Marian Paździoch, najbliższy sąsiad Ferdka Kiepskiego, nie był miłym, sympatycznym bohaterem, ale widzowie go polubili.

Przed laty miałem podobną sytuację. - wyjaśniał nam Ryszard Kotys. - W serialu „Popielec” reżyserowanym przez Ryszarda Bera grałem Walusia, bardzo nieprzyjemną postać. I po tej roli też odczuwałem wielką popularność i sympatię widzów. Sądzę, że być może ludzie lubią postacie, które nie są takie jednowymiarowe, nie są wprost dobre. Moim zdaniem dzieje się tak, bo może nie dowierzają, że ludzie bardzo dobrzy naprawdę żyją. Kiedyś jakiś student w pociągu powiedział mi, że rola Paździocha jest taka prawdziwa i wartościowa, bo my wszyscy jesteśmy tacy jak on.

Kiedyś Ryszard Kotys przy okazji nagrywania spektaklu Teatru Telewizji był pod czeską granicą, na naszym Zaolziu. Wtedy poznał siłę serialu.
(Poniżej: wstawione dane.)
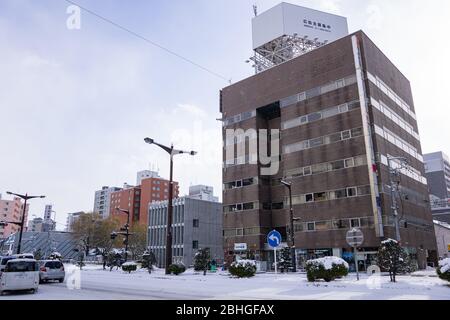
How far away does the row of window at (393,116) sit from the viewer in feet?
148

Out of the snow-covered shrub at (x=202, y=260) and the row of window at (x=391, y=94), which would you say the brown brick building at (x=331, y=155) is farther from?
the snow-covered shrub at (x=202, y=260)

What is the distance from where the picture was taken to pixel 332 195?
145 feet

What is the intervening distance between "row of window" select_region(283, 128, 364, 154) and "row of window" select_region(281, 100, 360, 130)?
261 centimetres

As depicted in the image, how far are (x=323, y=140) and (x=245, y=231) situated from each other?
1739 centimetres

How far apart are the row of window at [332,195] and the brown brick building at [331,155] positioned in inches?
4.7

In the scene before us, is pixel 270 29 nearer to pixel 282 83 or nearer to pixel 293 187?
pixel 282 83

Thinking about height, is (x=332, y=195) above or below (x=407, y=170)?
below

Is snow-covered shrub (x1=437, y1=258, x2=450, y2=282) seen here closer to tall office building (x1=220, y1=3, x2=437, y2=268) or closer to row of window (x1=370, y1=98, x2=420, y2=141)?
tall office building (x1=220, y1=3, x2=437, y2=268)

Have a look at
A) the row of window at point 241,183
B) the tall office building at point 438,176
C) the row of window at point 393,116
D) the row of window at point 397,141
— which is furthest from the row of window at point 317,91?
the tall office building at point 438,176

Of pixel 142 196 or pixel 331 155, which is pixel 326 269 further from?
pixel 142 196

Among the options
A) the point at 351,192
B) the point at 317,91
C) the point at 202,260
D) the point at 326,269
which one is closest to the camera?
the point at 326,269

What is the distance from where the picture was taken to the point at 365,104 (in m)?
43.4

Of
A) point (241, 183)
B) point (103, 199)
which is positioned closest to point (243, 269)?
point (241, 183)

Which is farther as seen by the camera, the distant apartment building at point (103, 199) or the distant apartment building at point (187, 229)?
the distant apartment building at point (103, 199)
- Jak chcieli mnie przewieźć z planu na obiad, to musieliśmy okrążać miasteczko, bo wszyscy biegli do mnie – opowiadał aktor. - Oczywiście z wielką sympatią. Wtedy zobaczyłem co to dla tych ludzi znaczy ten serial.
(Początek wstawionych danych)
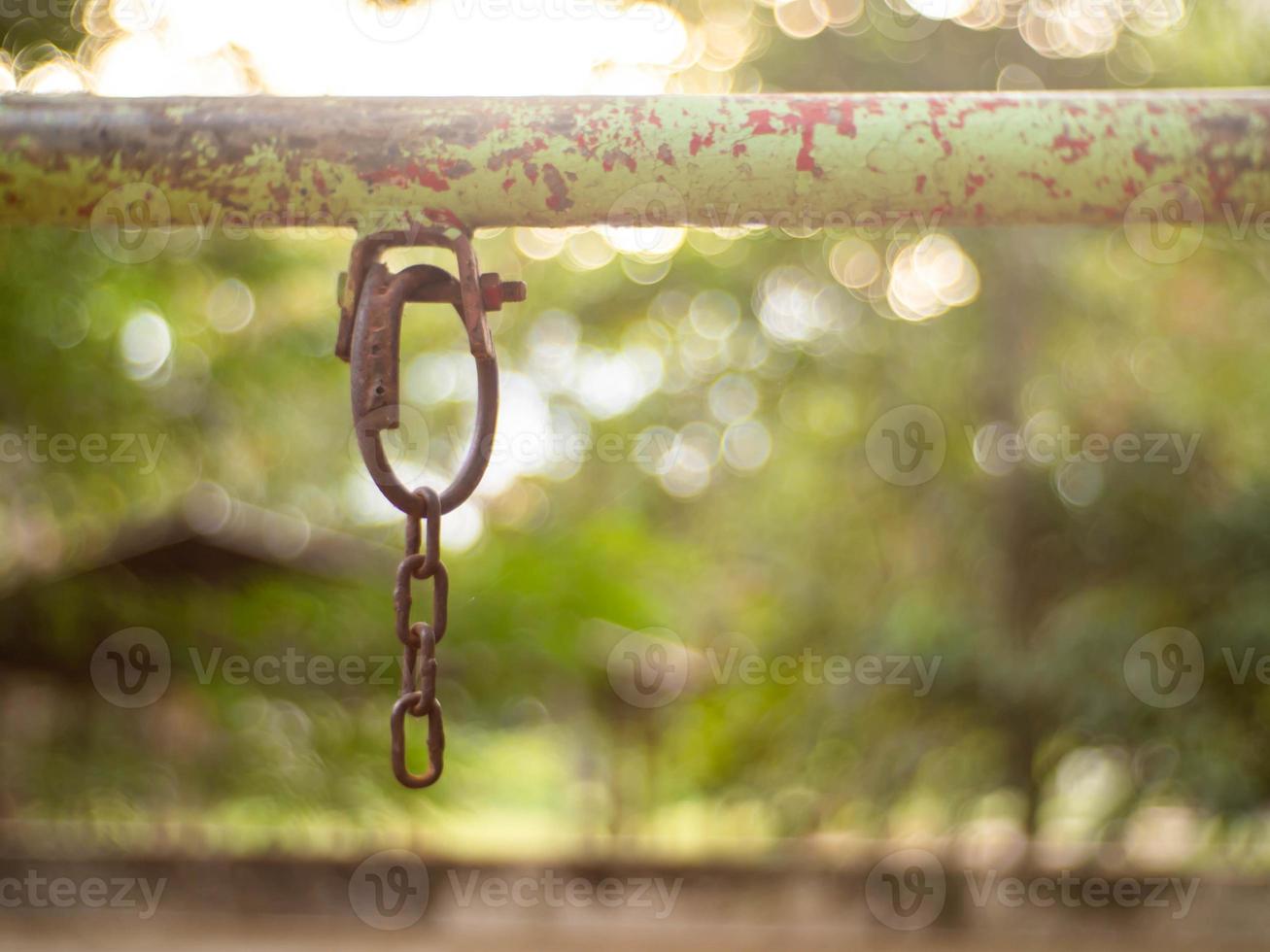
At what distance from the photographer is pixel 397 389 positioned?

Ryszard Kotys tłumaczył, że ludzie lubili graną przez niego w serialu postać, bo są tacy jak Paździoch.

- Wydaje mi się, że sukces całego serialu wynika z tego, że ludzie utożsamiają się z występującymi w nim postaciami – tłumaczył nam aktor. - Mają też poczucie, że są od nich lepsi, mądrzejsi. Mogą się z tego pośmiać. Jeżdżąc po Polsce z przedstawieniem „Andropauza” spotkałem się z takim odbiorem serialu, postaci Paździocha, że nawet sobie tego nie wyobrażałem. Nie myślałem, że traktują to tak serio. Ten serial cieszy się naprawdę ogromną popularnością, która nas aktorów dotyka. Co bywa czasem przekleństwem. A ta popularność wykracza poza granice kraju. Byłem w Kanadzie i okazało się, że tam mamy wiernych wielbicieli. Z podobnym zainteresowaniem spotkałem się w podczas wizyty w Hanowerze.

Ryszard Kotys zapewniał, że z wielką przyjemnością prowadził postać Paździocha.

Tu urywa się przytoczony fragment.